[Work request]
Please repeat exactly the lines from the one containing "Pagina 8 Agenda" through the last line of the records, both included, and nothing else, leaving out any pictures.

(Exercise data Opens)

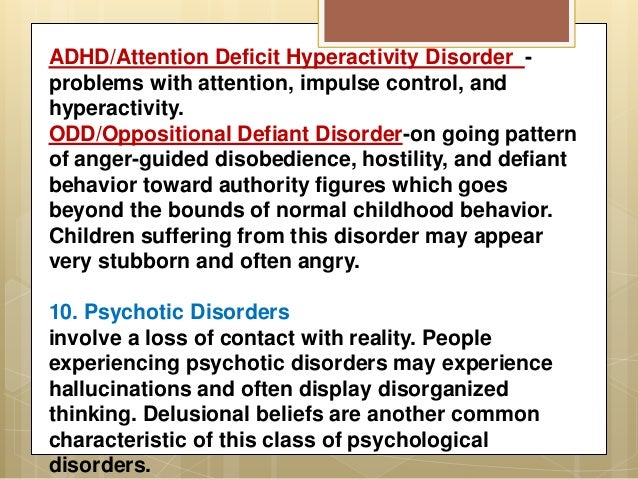 a list of different psychological disorders Mental and psychological disorders range from ptsd to phobias anxiety and personality disorders.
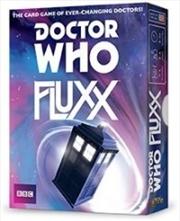 Fluxx Dr Who Fluxx
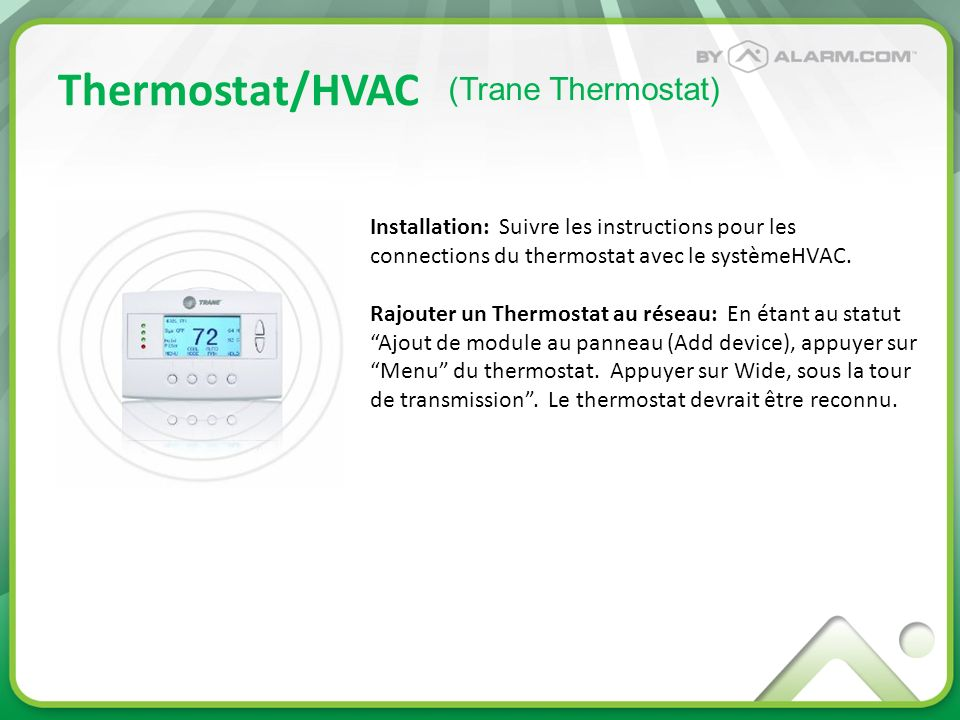 Thermostat/HVAC Installation: Suivre les instructions pour les connections du thermostat avec le systèmeHVAC. Rajouter un Thermostat au réseau: En éta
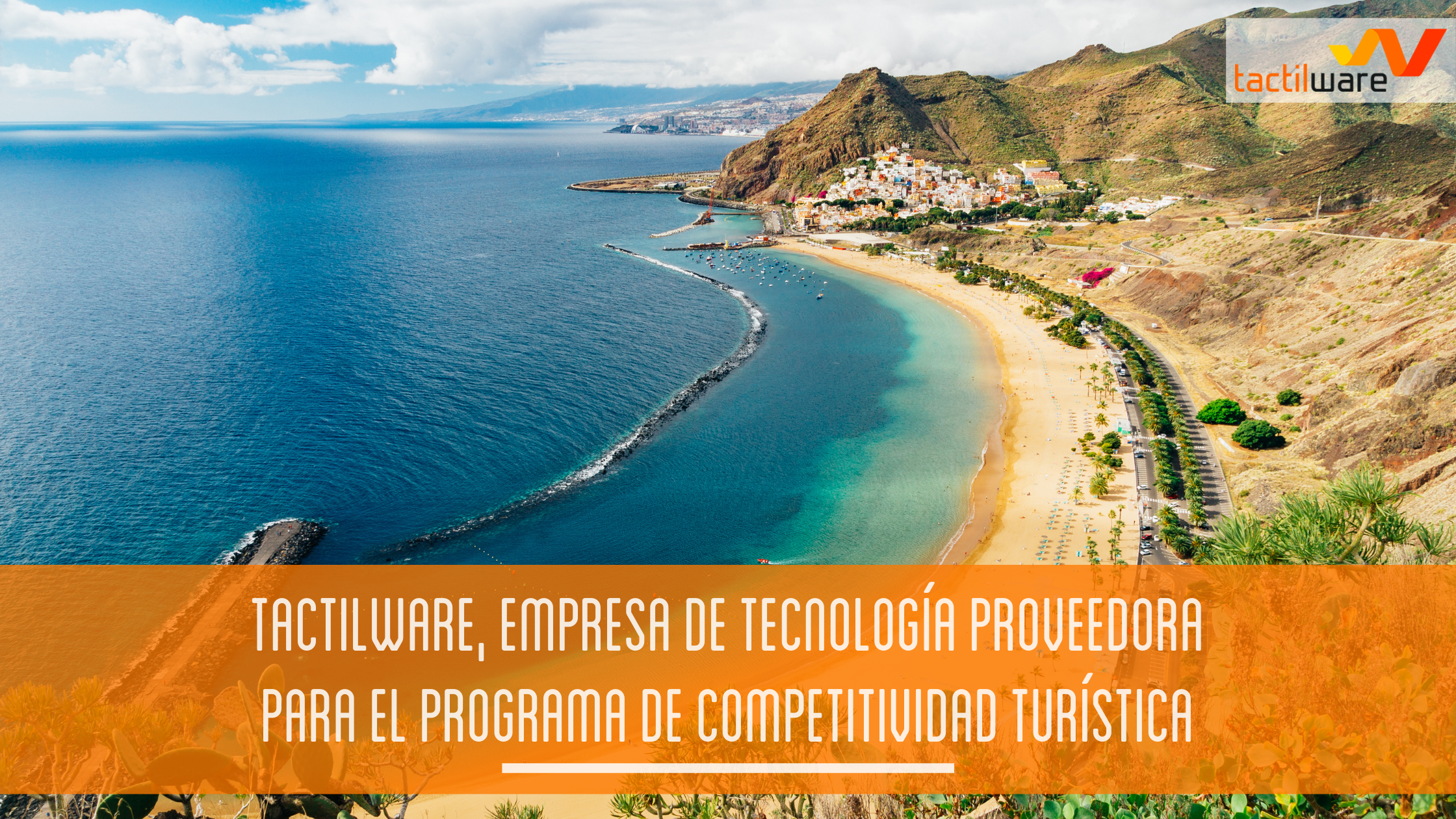 TACTILWARE, empresa de tecnología proveedora para el programa de competitividad turística (Convocatoria Cámara de Comercio Santa Cruz de Tenerife)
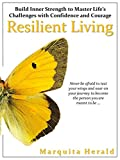 Resilient Living: Build Inner Strength to Master Life's Challenges with Confidence and Courage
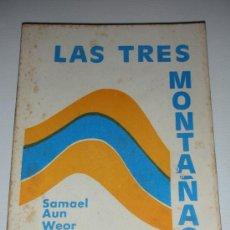 Libros de segunda mano: LAS TRES MONTAÑAS SAMAEL AUN WEOR AÑO 1977 IMPRESO EN R. DOMINICANA GNOSIS. Lote 235939265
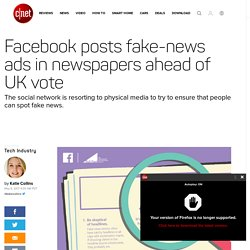 Facebook posts fake-news ads in newspapers ahead of UK vote - CNET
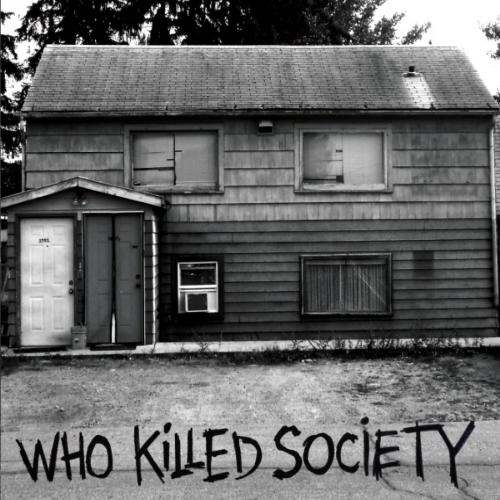 WHO KILLED SOCIETY Before Everything Got Broken EP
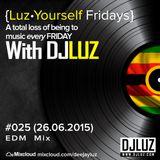 DJ Luz - Luz Yourself Fridays Mix #025 (26.06.2015)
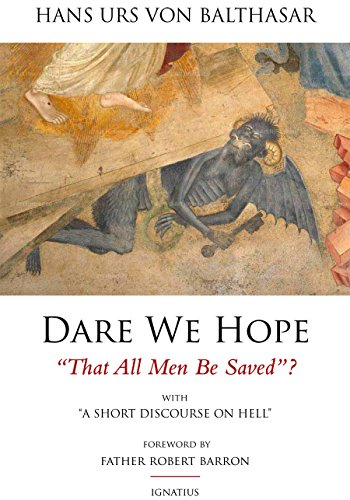 Dare We Hope That All Men Be Saved?: With a Short Discourse on Hell - 2nd Edition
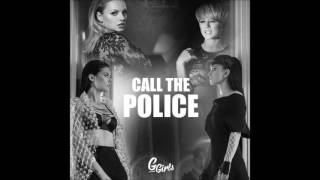 G Girls - Call The Police (Radio Edit)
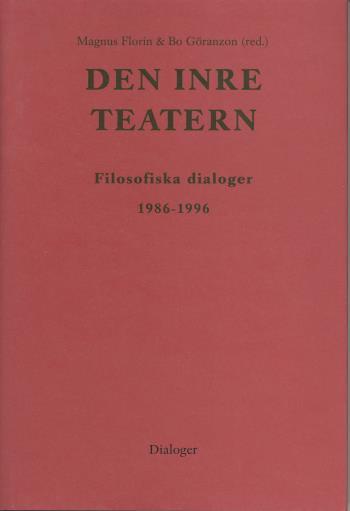 Den Inre Teatern - Filosofiska Dialoger 1986-1996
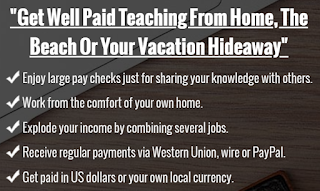 Get Well Paid Teaching From Home, The Beach Of Your Vacation Hideway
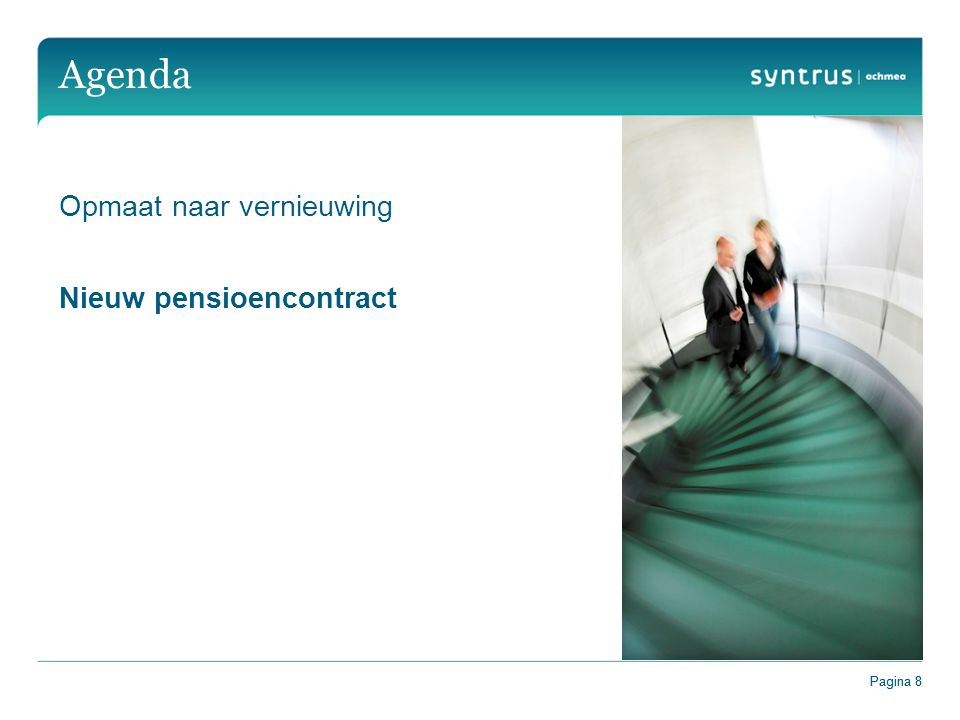 Pagina 8 Agenda Opmaat naar vernieuwing Nieuw pensioencontract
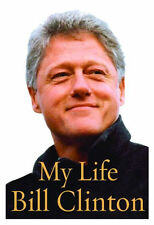 2004 My Life by Bill Clinton President Autobiography Jacket 1st Edition. Vg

(Exercise data Closes)

[The completed task]
 Pagina 8 Agenda Opmaat naar vernieuwing Nieuw pensioencontract
 2004 My Life by Bill Clinton President Autobiography Jacket 1st Edition. Vg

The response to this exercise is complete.